A. Proposed Cause of Action for Hiring Discrimination Based on Employment Status

The Fair Employment Act of 2011 was one of the first pieces of legislation proposed in response to the trend of employers showing a preference for job candidates who are currently employed. The bill, sponsored by Rep. Henry Johnson, would amend Title VII of the Civil Rights Act of 1964 to forbid employers from discriminating based on employment status. The bill proposes that Title VII be amended to include the phrase “employment status.” Under the bill, “unemployment status” means “being unemployed, having actively looked for employment during the then most recent four-week period, and currently being available for employment.”

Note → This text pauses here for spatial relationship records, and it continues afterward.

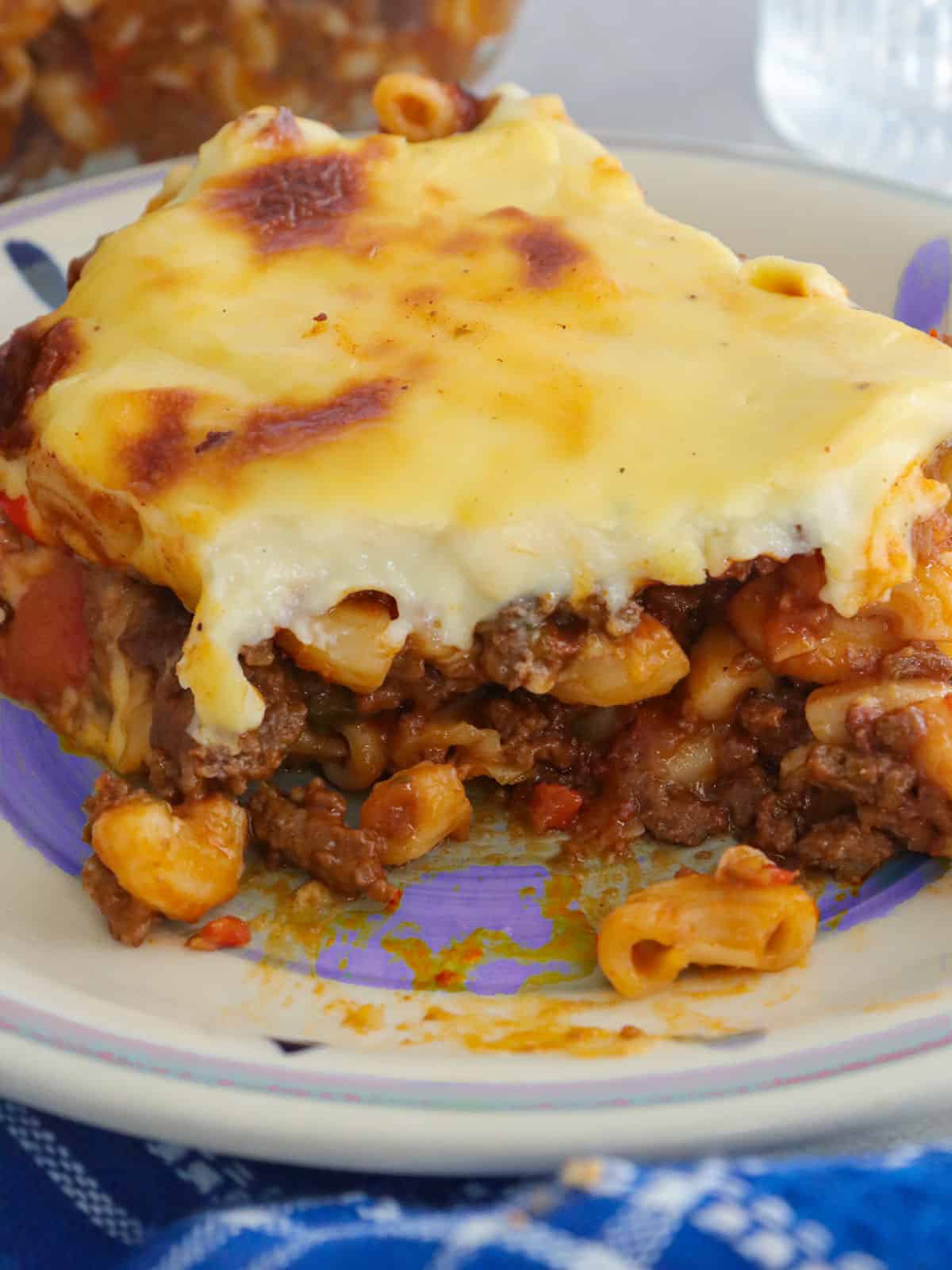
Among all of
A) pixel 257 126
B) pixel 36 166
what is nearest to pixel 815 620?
pixel 257 126

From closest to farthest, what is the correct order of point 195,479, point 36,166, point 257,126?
point 195,479, point 257,126, point 36,166


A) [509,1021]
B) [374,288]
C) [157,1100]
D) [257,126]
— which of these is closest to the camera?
[157,1100]

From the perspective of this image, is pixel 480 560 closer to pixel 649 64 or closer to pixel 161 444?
pixel 161 444

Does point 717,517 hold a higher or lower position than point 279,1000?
higher

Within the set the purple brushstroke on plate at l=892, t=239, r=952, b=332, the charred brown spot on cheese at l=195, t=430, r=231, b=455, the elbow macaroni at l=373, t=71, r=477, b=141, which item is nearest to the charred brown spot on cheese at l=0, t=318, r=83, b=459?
the charred brown spot on cheese at l=195, t=430, r=231, b=455

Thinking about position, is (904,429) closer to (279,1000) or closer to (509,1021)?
(509,1021)

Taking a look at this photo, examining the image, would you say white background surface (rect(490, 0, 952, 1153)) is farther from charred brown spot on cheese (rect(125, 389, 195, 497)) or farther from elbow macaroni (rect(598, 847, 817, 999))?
elbow macaroni (rect(598, 847, 817, 999))
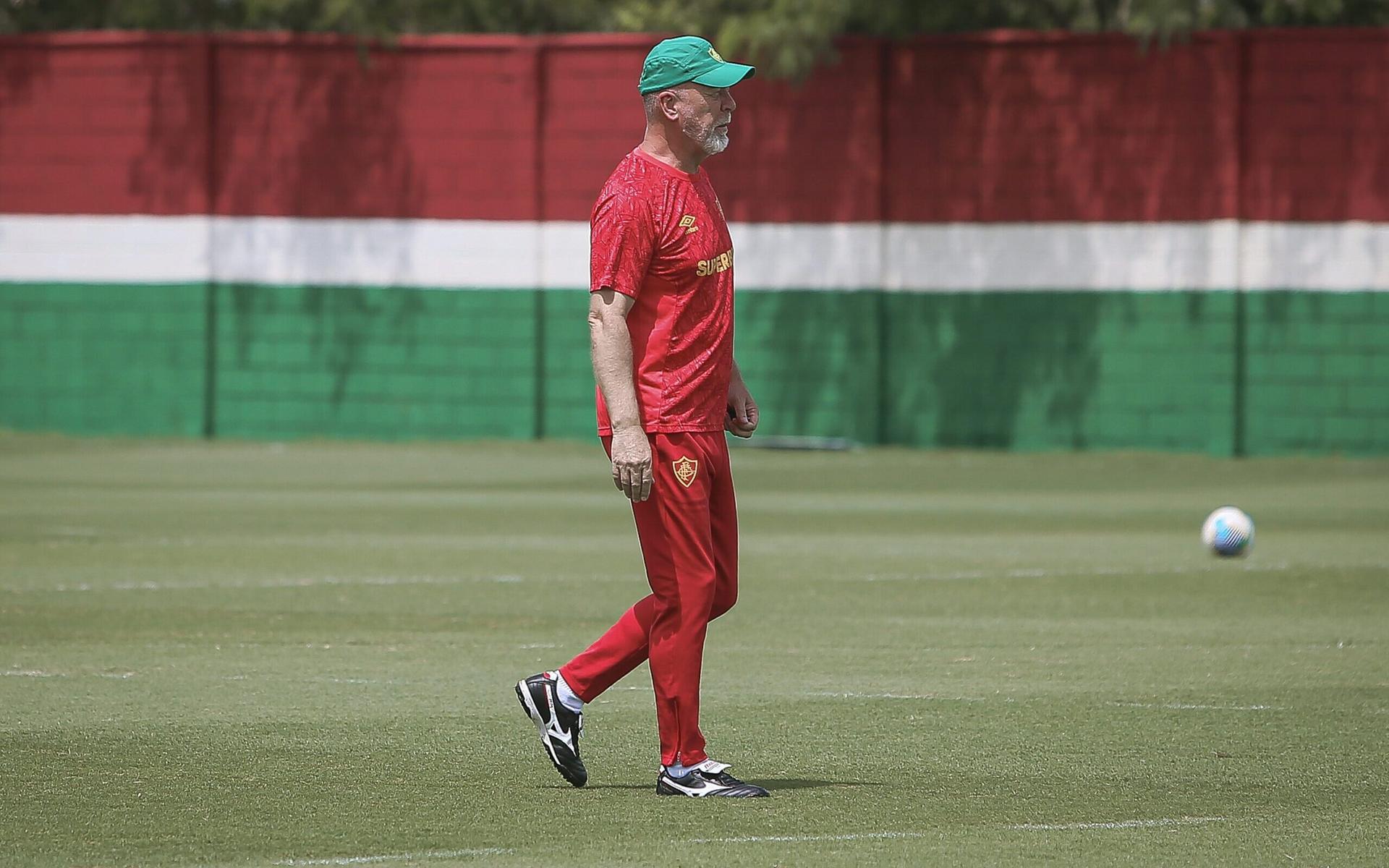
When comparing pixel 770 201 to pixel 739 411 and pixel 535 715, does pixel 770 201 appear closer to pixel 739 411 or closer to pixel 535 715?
pixel 739 411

The 2011 American Jobs Act included a similar provision. The provision, titled “Prohibition of Discrimination in Employment on the Basis of an Individual's Status as Unemployed,” seeks to: (1) prohibit employers from disqualifying an applicant because of that person's status as unemployed; (2) prohibit employers and employment agencies from publishing or posting advertisements that indicate that an unemployment status disqualifies an applicant from consideration; and (3) eliminate the burdens imposed on commerce created by such practices. The provision explicitly states that employers are still permitted to consider employment history as a consideration in hiring. This statement in the Act underlines the problem that will occur in enforcing this measure: what standards will be used to determine when an employer has focused too heavily on an individual's status as unemployed? If a new cause of action is enacted, courts will likely use the framework for a cause of action under Title VII of the Civil Rights Act of 1964.

* * *

F. Other Criticisms of a Private Cause of Action

Plaintiffs in employment discrimination cases lose at much higher rates than other plaintiffs. A statistical study confirmed that plaintiffs in employment discrimination cases “win a lower proportion of cases during pretrial and at trial. Then, more of their successful cases undergo appeal. On appeal, they have a harder time both in upholding their successes and in reversing adverse outcomes.” Between the years 1998 and 2006, Title VII cases made up nearly seventy percent of employment discrimination cases in U.S. District Courts. Plaintiffs in these cases had a success rate of 10.88%. Plaintiffs also have difficulty surviving on appeal--a favorable verdict for the plaintiff is likely to be reversed while an adverse outcome is unlikely to be reversed. It is clear that there is an anti-plaintiff sentiment among courts in employment discrimination cases. An employment discrimination plaintiff already has a significant burden to overcome in addition to this biased sentiment.